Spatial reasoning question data
[start]
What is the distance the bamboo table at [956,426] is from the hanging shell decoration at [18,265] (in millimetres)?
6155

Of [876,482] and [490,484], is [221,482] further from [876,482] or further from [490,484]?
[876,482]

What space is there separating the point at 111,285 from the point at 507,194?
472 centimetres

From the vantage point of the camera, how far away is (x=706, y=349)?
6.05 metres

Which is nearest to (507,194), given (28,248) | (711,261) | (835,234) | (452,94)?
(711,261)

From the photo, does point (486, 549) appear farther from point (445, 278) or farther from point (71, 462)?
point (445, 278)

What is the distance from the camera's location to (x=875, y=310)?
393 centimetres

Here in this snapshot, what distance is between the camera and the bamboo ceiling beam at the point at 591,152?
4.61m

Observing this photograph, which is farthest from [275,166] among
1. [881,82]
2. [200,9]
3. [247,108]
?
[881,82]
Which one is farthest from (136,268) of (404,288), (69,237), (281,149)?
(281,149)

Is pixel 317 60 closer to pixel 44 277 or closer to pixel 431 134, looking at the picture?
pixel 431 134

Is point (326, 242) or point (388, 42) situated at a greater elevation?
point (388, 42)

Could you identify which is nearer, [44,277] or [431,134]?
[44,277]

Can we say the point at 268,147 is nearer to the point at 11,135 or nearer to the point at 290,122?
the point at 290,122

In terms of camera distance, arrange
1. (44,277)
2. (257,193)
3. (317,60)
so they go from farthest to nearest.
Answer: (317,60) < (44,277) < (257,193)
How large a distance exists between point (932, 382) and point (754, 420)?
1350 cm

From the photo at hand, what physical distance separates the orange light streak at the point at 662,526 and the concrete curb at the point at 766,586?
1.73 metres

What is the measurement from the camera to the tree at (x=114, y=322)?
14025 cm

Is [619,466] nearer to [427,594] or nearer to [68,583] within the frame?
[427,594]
[end]
Put the lines, starting with the line that contains "Can we say the" and going on through the last line, into a Markdown table with the columns Row and Line, leaving out blank lines.

| Row | Line |
|---|---|
| 1 | Can we say the point at 268,147 is nearer to the point at 11,135 or nearer to the point at 290,122? |
| 2 | the point at 290,122 |
| 3 | In terms of camera distance, arrange |
| 4 | 1. (44,277) |
| 5 | 2. (257,193) |
| 6 | 3. (317,60) |
| 7 | so they go from farthest to nearest. |
| 8 | Answer: (317,60) < (44,277) < (257,193) |
| 9 | How large a distance exists between point (932, 382) and point (754, 420)? |
| 10 | 1350 cm |
| 11 | From the photo at hand, what physical distance separates the orange light streak at the point at 662,526 and the concrete curb at the point at 766,586? |
| 12 | 1.73 metres |
| 13 | What is the measurement from the camera to the tree at (x=114, y=322)? |
| 14 | 14025 cm |
| 15 | Is [619,466] nearer to [427,594] or nearer to [68,583] within the frame? |
| 16 | [427,594] |